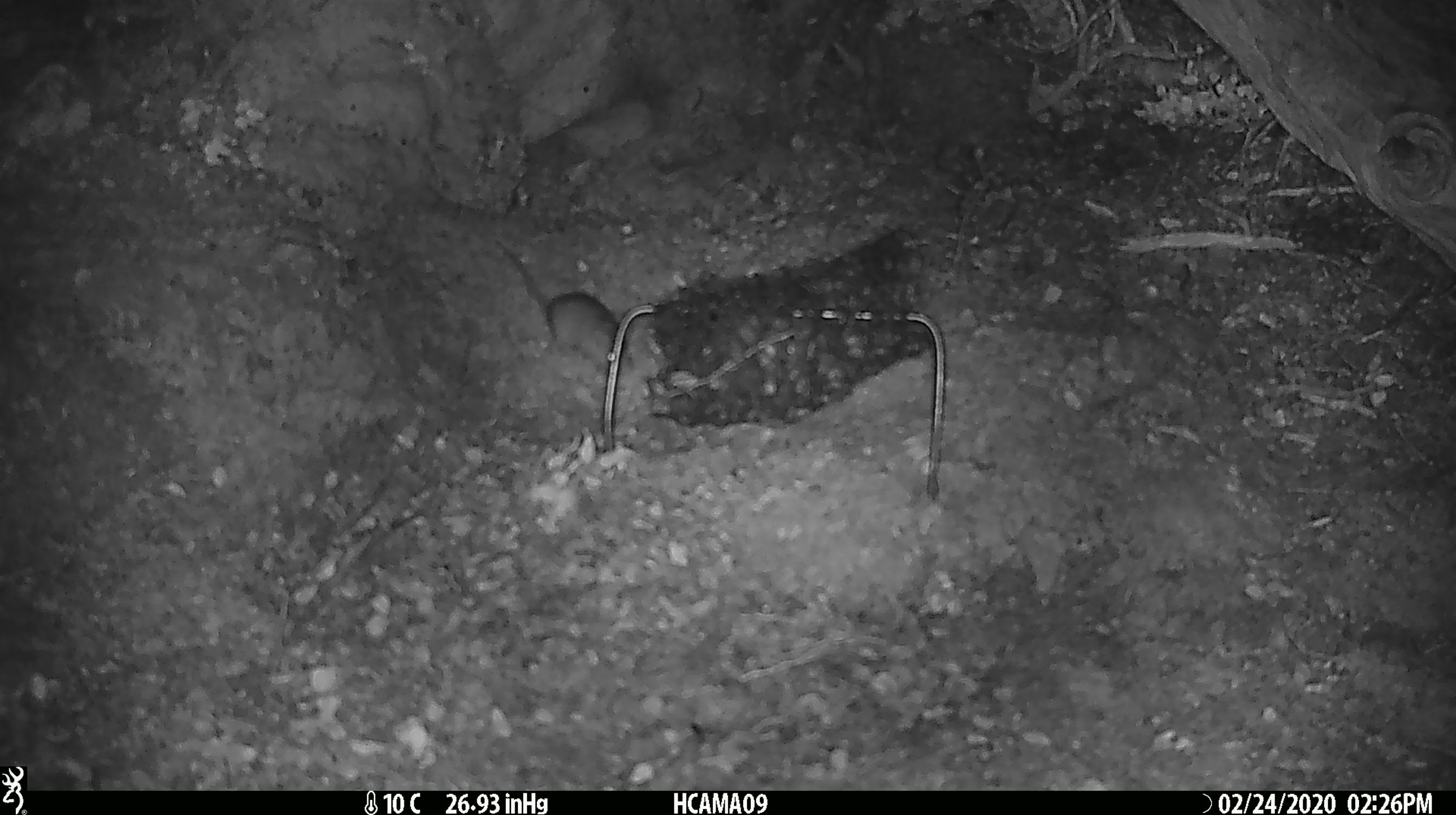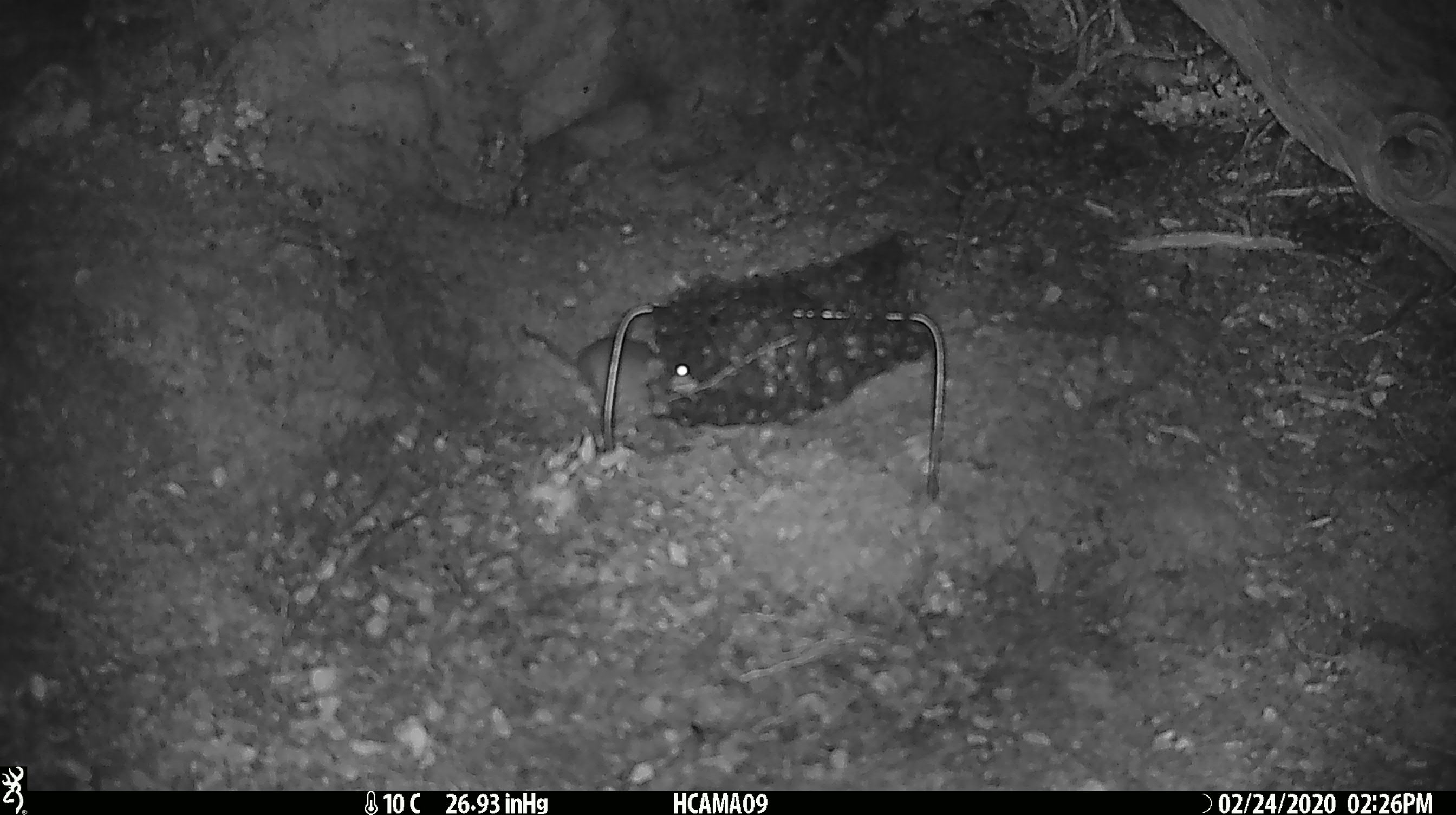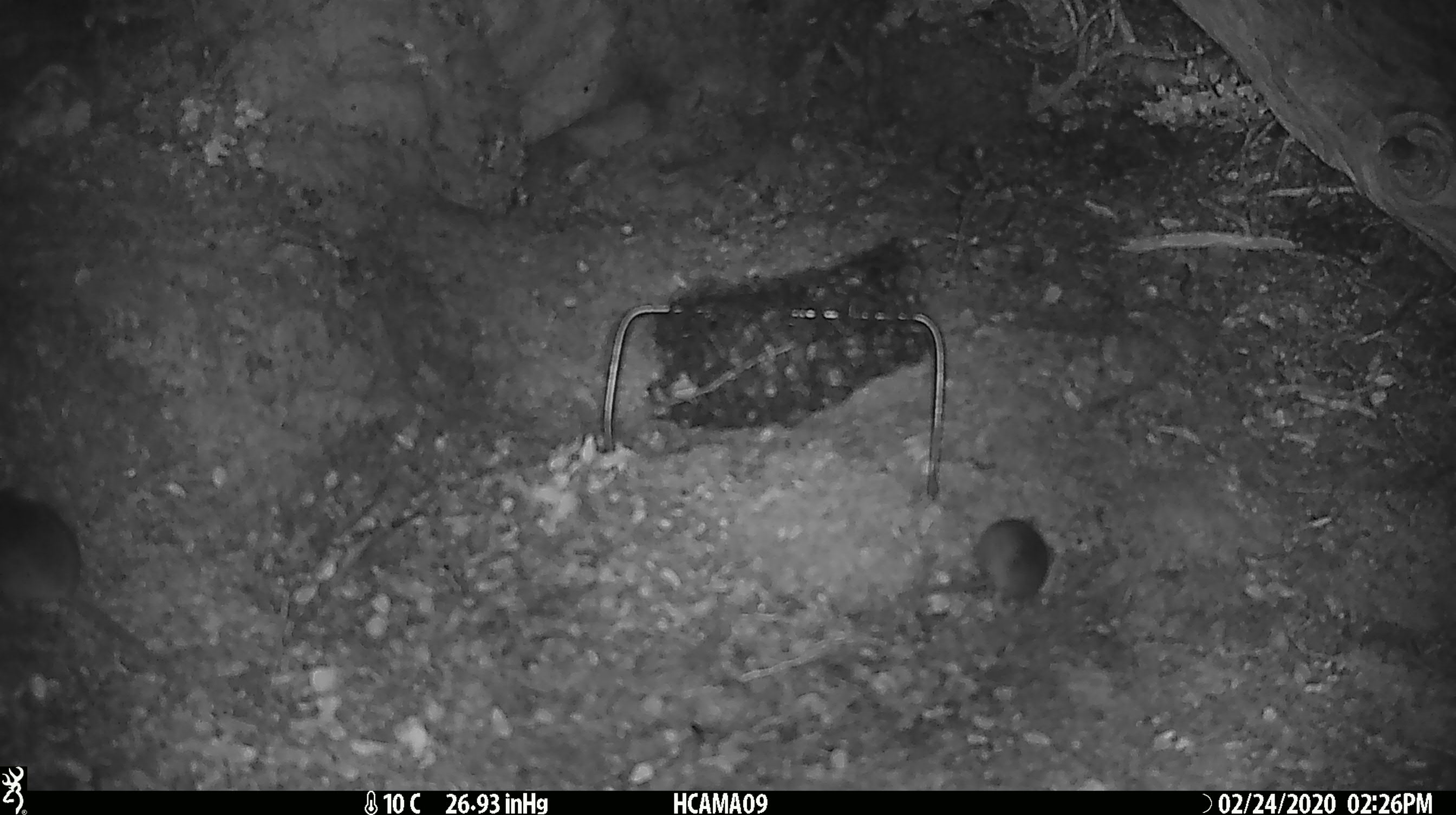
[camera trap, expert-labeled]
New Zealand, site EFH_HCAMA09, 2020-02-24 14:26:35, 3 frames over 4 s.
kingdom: Animalia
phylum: Chordata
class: Mammalia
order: Rodentia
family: Muridae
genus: Mus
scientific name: Mus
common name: mouse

* * *

PROBLEM STATEMENT: Without the pictures, copy the material exactly as given.

ANSWER BELOW:
[camera trap, expert-labeled]
New Zealand, site EFH_HCAMA09, 2020-02-24 14:26:35, 3 frames over 4 s.
kingdom: Animalia
phylum: Chordata
class: Mammalia
order: Rodentia
family: Muridae
genus: Mus
scientific name: Mus
common name: mouse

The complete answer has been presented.